Specific Conductance
Specific Conductance (SC) is created by the positive and negative ions of dissolved salts. Ions enable water to conduct electricity. Water with high SC is salty and harmful to freshwater organisms. SC greater than about 1000 microsiemens (µS) would likely be stressful to aquatic life. Excess SC can be caused by stormwater runoff (road salts), wastewater discharges, and manure runoff.
pH
pH is the measure of acidity or alkalinity in the water. A pH of 7 is exactly neutral; lower than 7 is acid, higher than 7 is basic (alkaline). Most Iowa waters are slightly to moderately alkaline (7.5-8.5) in their natural condition. pH tends to be slightly higher in the summer. In a lake or stream plagued by algae, pH levels can vary greatly between daytime and nighttime. This stresses the other organisms.
Dissolved Oxygen
Dissolved oxygen (DO) is needed by fish and other aquatic life. Decomposition of organic material from wastewater discharges or manure consumes dissolved oxygen (DO). Ammonia and nitrite-nitrogen also consume oxygen. Algae blooms affect DO levels, giving off oxygen in the day but consuming it at night. When DO drops below 4-5 parts per million, fish begin to die. Fish like carp and bullhead can tolerate much lower DO levels than desirable species like smallmouth bass and walleye.

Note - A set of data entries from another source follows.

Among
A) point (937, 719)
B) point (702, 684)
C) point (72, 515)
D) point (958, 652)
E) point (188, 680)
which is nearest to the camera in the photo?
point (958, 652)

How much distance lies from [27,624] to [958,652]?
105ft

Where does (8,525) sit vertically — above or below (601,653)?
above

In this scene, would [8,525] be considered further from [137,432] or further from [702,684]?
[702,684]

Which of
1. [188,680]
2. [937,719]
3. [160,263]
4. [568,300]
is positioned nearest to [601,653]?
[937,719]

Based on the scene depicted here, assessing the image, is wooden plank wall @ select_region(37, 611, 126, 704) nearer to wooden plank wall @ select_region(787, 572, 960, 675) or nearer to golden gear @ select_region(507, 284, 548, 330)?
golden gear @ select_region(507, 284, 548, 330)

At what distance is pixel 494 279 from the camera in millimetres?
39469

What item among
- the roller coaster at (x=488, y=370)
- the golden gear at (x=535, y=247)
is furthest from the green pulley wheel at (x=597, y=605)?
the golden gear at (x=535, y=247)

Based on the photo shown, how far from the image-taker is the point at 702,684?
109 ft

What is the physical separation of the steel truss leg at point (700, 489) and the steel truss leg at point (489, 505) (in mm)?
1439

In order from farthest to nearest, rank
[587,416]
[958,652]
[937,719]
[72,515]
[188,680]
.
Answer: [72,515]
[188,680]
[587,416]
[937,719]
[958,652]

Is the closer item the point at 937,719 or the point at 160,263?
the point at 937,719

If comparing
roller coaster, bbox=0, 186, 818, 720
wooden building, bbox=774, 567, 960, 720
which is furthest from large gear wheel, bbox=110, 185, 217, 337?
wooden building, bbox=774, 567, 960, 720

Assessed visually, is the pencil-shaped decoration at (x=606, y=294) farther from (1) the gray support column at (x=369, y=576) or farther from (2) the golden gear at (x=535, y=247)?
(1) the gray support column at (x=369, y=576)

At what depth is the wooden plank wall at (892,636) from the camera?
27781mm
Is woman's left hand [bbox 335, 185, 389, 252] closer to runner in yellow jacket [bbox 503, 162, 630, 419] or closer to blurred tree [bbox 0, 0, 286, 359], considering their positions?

Dissolved Oxygen percent Saturation
Dissolved oxygen percent saturation indicates how much oxygen is in the water relative to what the water could hold at that temperature. The amount of oxygen that water can hold is temperature dependent. Cold water can hold much more oxygen than warm water. Water can be so warm that it is 100% saturated with oxygen, but cannot sustain aquatic life because absolute levels of oxygen are still too low. Percent saturation can exceed 100% if algae are producing oxygen so fast that it cannot “off-gas” to the atmosphere, or if the temperature of a stream or lake changes very rapidly. These conditions impart stress to aquatic life.
Chlorophyll-A
Chlorophyll-A is a specific type of chlorophyll used in photosynthesis and an indicator of harmful algae blooms. Less than 25 micrograms per liter (ug/L) is desirable, although some water bodies like wetlands could be expected to have far higher naturally-occurring levels.